Efsaneye göre olaylar bu şekilde gelişti ve savaşın sonucu tamamen kaderdi. Bu kadere tanrılar bile alet oluyor, kadere karşı gelinemiyordu. Başka bir ifadeyle kadere baş tanrı Zeus bile karşı gelemiyordu. Kadere karşı Zeus’un bile boyun eğmek zorunda kaldığı, Troia savaşının Akhalı komutanı Akhilleus’un soyu ile ilgili efsanede de açıkça görülmektedir. Efsaneye göre Akhilleus’un annesi deniz tanrısı Nereos’un kızı tanrıça Thetis’dir. Bu tanrıçaya hem tanrı Zeus hem de denizlerin tanrısı Poseidon âşık olmuşlar, ancak onlar bir kâhinin haberinden korkarak onunla evlenmekten vazgeçmişler. Zira kâhine göre tanrıça Thetis’ten doğacak çocuk kaderin buyruğuyla babasından daha güçlü olacaktı. Bu yüzden tanrılar, tanrıça Thetis’in bir ölümlü ile evlenmesinin kendileri için daha iyi olacağına karar verirler ve ona koca olarak Pthia kentinin hükümdarı Peleos’u seçtiler.

İlyada destanında da tanrıça Thetis, oğlu Akhilleus’a hep yardım eder. Bir gün oğlu Akhilleus için demirci tanrı Hephaistos’dan silah istemek için gittiğinde ise, bir ölümlü ile evlendirilmiş olmasından duyduğu üzüntüyü bu destanda şöyle ifade eder: “ Söyle bana Hephaistos, Olympos’daki tanrılar arasında/ yüreği benim gibi acılı var mı?/ Zeus yalnızca bana verdi acıları/ bunca deniz tanrıçasından yalnızca beni layık gördü bir ölümlü kocaya, Peleus’a/ katlandım bir adamın yatağına girmeye/ istemeye istemeye tiksine tiksine.”

Troia Savaşı, İ.Ö. 1240-1230) meydana geldi. Homeros’un son 51 gününü anlatmış olduğu bu savaşın başkomutanı Agamemnon’du. Diğer Akha feodal kentlerinin kralları onun müttefikiydi. Başka bir ifadeyle Agamemnon, diğer Akha krallarını egemenliği altına almış güçlü bir kral değil, yalnızca “primus inter pares” yani eşitler arasında birinci idi.
Agamemnon’un başkomutanlığını yaptığı Akha ordusu, kampını Troia kentinin etrafına kurdu. Ancak zaman zaman eski adı Propontis olan Marmara Denizi’nin güney kıyılarından, güneydeki Likya bölgesine kadar batı Anadolu kıyı bölgesindeki yerleşmeler de onların saldırılarına uğradı. Anadolu’nun bu kesimindeki halklar da Akhalara karşı Troia kenti kralı Priamos’a yardım ettiler. Başka bir deyişle bu savaş, kimi tarihçilerin dediği gibi bir doğu-batı savaşıydı. On yılın sonunda kazanan taraf Akhalar oldu.

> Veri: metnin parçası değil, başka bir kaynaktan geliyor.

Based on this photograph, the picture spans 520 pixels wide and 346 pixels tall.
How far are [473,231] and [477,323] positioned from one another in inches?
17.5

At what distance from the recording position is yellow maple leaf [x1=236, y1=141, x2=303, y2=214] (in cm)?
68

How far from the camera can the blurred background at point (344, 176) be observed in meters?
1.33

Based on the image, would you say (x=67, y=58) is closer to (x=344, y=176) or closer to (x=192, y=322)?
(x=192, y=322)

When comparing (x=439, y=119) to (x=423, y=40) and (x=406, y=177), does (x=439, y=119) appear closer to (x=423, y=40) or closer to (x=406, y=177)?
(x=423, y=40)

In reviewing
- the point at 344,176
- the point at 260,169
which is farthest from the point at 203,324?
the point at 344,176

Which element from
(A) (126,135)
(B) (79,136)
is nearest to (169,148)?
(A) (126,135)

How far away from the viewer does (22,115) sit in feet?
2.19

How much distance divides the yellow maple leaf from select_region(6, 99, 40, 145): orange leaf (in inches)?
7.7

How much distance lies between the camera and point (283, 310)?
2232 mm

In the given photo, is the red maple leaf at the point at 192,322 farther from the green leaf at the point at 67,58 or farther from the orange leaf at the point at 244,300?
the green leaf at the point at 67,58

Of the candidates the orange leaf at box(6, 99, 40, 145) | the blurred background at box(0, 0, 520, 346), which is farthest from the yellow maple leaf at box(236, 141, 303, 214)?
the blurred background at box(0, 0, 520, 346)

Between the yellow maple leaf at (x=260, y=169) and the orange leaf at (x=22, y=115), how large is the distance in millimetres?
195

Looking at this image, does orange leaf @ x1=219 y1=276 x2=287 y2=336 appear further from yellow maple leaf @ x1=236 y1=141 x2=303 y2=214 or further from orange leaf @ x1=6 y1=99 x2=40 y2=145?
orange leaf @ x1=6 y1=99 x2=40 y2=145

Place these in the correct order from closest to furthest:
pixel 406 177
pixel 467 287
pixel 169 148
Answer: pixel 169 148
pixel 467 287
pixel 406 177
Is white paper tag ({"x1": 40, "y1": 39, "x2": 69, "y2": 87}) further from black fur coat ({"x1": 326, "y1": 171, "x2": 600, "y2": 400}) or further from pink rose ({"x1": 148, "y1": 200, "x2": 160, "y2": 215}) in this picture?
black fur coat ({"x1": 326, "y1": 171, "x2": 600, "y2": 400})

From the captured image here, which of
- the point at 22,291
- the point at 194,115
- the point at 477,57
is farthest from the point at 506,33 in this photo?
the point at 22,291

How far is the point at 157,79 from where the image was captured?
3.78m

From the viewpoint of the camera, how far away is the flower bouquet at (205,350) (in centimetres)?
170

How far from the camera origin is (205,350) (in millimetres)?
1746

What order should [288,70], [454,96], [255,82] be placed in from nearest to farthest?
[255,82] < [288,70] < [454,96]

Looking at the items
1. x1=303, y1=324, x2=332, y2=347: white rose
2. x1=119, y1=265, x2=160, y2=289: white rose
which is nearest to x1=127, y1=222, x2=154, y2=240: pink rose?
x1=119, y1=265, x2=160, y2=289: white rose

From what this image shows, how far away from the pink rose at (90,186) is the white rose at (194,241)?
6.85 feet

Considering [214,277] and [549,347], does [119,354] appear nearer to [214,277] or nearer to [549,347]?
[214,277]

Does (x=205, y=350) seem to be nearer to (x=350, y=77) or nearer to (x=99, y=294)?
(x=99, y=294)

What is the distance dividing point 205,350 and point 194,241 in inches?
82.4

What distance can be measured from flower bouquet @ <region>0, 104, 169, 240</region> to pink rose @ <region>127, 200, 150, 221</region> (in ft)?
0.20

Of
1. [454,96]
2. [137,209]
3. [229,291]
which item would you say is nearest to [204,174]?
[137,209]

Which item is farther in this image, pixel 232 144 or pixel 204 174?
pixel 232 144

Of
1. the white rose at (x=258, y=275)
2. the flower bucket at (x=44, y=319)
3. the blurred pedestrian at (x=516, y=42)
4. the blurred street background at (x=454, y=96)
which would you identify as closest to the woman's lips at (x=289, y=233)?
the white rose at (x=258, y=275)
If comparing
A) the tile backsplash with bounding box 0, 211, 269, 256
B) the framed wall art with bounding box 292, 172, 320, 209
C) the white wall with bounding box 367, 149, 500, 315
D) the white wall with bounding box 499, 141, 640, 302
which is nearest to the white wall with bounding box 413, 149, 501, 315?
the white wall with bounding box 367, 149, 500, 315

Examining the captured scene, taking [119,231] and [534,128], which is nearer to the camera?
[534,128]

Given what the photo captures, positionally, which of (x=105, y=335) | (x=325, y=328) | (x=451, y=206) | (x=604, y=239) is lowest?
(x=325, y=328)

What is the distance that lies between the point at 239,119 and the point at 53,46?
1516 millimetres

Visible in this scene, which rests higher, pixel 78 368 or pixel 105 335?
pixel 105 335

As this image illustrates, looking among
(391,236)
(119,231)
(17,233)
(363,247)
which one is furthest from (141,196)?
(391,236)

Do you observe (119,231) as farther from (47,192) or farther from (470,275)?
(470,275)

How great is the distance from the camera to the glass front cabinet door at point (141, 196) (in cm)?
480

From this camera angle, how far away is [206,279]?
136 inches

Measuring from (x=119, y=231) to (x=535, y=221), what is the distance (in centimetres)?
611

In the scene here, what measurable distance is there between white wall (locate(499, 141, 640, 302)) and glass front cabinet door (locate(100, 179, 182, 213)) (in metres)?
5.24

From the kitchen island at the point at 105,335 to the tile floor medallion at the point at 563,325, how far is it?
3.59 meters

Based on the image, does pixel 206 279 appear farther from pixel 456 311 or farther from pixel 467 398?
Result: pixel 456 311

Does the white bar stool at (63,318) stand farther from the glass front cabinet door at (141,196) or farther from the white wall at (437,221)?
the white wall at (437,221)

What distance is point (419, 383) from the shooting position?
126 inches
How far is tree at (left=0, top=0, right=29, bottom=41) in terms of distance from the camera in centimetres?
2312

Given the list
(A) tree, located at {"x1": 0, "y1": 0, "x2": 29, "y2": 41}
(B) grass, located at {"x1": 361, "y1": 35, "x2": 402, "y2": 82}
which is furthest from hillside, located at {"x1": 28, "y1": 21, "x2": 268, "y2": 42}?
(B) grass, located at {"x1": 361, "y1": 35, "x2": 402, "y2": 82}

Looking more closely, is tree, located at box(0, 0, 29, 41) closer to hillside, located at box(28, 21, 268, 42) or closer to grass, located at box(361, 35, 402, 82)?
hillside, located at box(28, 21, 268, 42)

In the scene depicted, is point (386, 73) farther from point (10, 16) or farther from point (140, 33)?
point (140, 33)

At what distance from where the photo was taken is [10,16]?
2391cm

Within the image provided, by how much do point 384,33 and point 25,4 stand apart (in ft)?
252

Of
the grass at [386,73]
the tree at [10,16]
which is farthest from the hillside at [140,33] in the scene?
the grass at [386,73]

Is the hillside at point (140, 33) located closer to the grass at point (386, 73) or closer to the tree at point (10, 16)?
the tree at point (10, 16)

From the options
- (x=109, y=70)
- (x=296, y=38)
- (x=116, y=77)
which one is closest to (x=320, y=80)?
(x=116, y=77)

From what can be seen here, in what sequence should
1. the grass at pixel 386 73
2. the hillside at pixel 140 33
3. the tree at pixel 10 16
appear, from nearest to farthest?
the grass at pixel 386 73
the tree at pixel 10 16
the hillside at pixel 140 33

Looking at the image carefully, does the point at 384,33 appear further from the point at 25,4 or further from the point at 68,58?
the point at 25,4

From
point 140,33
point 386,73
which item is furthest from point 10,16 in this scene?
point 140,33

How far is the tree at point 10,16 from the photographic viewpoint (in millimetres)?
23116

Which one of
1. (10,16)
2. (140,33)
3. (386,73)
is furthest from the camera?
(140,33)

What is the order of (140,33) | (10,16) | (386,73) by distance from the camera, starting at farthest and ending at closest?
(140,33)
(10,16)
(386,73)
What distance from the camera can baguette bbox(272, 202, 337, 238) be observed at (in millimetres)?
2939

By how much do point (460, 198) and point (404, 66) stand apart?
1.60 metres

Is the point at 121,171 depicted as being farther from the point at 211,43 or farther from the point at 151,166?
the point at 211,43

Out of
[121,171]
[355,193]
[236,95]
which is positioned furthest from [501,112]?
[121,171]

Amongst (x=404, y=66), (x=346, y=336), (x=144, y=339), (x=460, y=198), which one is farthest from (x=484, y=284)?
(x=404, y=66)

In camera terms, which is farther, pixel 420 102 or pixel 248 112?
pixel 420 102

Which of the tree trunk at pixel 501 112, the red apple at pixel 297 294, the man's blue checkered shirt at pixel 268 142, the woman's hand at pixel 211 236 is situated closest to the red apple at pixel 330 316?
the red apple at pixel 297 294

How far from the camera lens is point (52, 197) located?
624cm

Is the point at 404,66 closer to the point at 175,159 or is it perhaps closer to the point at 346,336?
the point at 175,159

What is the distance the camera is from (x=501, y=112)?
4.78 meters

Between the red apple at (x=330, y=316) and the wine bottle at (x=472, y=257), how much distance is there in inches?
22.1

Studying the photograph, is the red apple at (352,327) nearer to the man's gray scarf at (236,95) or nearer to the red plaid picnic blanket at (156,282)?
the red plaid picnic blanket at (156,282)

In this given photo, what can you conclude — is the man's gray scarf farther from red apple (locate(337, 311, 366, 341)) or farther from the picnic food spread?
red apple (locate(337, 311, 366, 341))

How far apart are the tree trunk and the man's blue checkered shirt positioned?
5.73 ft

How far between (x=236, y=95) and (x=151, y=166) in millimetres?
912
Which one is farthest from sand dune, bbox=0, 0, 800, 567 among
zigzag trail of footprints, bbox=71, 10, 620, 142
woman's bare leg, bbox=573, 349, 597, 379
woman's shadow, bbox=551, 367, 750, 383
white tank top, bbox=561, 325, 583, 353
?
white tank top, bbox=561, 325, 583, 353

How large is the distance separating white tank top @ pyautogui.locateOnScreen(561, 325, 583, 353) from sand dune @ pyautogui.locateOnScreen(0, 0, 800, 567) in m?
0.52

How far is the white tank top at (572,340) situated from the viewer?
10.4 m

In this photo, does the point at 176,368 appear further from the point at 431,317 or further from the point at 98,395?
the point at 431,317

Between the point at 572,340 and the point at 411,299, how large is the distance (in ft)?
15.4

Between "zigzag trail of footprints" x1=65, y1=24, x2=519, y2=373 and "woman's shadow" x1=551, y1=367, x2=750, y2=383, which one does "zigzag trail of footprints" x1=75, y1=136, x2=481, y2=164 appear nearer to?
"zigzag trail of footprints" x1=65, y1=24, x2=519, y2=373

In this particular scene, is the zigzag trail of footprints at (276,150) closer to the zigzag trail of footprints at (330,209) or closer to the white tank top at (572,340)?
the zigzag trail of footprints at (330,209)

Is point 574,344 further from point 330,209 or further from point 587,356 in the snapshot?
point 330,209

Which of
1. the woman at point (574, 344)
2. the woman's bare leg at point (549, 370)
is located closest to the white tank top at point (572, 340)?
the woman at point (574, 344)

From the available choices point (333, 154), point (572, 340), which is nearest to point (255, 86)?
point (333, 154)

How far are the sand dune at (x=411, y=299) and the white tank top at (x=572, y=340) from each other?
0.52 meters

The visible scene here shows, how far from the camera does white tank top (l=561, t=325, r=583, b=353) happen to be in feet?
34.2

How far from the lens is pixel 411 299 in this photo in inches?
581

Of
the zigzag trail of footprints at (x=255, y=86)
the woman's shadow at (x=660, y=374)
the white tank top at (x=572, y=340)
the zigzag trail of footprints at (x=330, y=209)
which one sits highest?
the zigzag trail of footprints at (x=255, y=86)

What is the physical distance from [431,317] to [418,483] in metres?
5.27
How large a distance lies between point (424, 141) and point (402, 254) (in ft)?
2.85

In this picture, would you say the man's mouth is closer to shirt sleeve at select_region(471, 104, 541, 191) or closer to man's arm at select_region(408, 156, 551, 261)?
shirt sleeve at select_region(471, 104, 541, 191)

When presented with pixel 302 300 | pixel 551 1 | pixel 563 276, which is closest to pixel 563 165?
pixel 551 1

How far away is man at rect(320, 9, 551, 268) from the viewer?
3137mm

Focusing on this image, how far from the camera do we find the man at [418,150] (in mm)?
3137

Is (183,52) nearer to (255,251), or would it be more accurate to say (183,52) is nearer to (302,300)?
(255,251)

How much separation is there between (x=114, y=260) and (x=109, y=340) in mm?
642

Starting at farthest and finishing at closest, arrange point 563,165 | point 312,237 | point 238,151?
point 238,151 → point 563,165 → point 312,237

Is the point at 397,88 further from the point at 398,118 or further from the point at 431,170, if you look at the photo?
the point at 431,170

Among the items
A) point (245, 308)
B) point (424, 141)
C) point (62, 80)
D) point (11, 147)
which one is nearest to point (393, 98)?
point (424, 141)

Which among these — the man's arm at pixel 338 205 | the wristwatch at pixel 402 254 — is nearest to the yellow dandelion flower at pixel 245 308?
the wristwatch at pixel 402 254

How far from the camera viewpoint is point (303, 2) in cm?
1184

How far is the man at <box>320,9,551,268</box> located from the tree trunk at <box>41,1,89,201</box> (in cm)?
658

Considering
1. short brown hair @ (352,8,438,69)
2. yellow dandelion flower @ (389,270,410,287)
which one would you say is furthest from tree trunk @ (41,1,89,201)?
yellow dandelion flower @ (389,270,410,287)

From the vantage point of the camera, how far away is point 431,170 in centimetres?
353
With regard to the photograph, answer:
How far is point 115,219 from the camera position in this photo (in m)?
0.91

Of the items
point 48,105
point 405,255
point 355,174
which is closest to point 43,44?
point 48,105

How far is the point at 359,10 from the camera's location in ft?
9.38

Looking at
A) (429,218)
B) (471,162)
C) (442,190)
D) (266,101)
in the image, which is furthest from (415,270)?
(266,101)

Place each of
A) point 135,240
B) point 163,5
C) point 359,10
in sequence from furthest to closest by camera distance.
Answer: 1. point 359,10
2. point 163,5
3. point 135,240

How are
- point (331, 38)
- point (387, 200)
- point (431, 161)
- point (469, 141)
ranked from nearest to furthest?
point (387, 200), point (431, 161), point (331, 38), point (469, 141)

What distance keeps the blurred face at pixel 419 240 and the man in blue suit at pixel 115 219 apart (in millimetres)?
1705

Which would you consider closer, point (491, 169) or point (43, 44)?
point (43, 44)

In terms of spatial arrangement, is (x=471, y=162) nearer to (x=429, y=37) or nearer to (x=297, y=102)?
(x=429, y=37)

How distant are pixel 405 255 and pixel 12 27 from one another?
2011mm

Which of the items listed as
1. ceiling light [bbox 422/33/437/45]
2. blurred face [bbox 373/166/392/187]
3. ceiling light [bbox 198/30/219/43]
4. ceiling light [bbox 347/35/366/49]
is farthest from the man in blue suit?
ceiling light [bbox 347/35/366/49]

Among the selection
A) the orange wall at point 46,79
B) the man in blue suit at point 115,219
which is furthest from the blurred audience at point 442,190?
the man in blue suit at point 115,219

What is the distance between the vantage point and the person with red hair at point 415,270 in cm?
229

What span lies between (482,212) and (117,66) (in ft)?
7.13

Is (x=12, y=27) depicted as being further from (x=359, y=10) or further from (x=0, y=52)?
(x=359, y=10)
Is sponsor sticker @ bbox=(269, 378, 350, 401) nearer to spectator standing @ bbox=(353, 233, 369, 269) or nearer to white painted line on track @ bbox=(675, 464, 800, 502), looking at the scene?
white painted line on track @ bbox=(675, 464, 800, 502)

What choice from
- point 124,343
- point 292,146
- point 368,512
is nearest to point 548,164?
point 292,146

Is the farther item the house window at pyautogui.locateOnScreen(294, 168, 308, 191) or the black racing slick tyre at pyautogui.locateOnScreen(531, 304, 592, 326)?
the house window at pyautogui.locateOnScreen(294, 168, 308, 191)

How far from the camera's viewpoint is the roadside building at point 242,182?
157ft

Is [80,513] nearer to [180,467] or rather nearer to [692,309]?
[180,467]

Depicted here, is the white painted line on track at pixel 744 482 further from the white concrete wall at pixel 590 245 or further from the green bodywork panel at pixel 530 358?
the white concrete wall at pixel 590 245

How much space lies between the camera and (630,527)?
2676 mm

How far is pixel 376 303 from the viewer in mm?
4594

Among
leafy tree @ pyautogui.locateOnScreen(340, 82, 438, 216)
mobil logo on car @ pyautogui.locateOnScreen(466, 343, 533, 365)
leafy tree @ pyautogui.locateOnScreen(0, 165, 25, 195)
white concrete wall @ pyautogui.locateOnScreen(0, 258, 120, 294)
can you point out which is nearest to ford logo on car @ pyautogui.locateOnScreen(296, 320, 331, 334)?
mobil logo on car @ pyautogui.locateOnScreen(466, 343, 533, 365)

Savaşın sonunda Helena ile kocası Menelaos, Yunanistan’a dönek üzere diğer Akhalılar ile beraber Anadolu’dan ayrıldılar. Yunanistan’a dönüş kimi Akha savaşçıları için ya mümkün olmadı ya da çok güç oldu. Homeros’un Odysseia destanı, Odysseus şahsında Akhaların geri dönüşünü anlatır. Tahta atın mucidi Odysseus, evine hemen dönmeyi başaramayanlardandır. Onun gemisi fırtınaya kapılmış ve bu yüzden o Ege ve Akdeniz adalarına, kuzey Afrika kıyılarına sürüklenmiş, bu topraklarda ve açık denizlerde birçok macera ve sıkıntı yaşadıktan sonra evine dönebilmiştir.  Ancak evinden ayrılışıyla evine dönüşü arasında tam 20 yıl geçmiştir. Bunun on yılı Troia savaşında, diğer on yılı da dönüş yolculuğunda harcanmıştır. Öte yandan bu yolculuğun bu kadar uzun sürmesi, muhtemelen destanda anlatıldığı gibi fırtınalar olmasa gerektir. Belki Odysseus, deniz ticareti yapan bir tüccar veya belki de korsandı. Odysseus’unkine benzer bir maceralı yolculuğu da Troialı bir soylu savaşçı olan Aeneas yaşamıştır. Yıkım ve katliamdan kurtulmayı başaran Aeneas, ailesiyle birlikte denize açılmış uzun ve maceralı bir yolculuktan sonra İtalya’nın Latium bölgesinde karaya çıkmıştır. Efsaneye göre Roma’nın kurucusu Romulus, Aeneas’ın soyundan gelir. Aeneas’ın destanı İ.Ö. 1. Yüzyılda yaşayan Romalı ozan Vergilius tarafından yazıldı. Vergilius’un bu destanının adı da kahramanı gibi Aeneas’dır.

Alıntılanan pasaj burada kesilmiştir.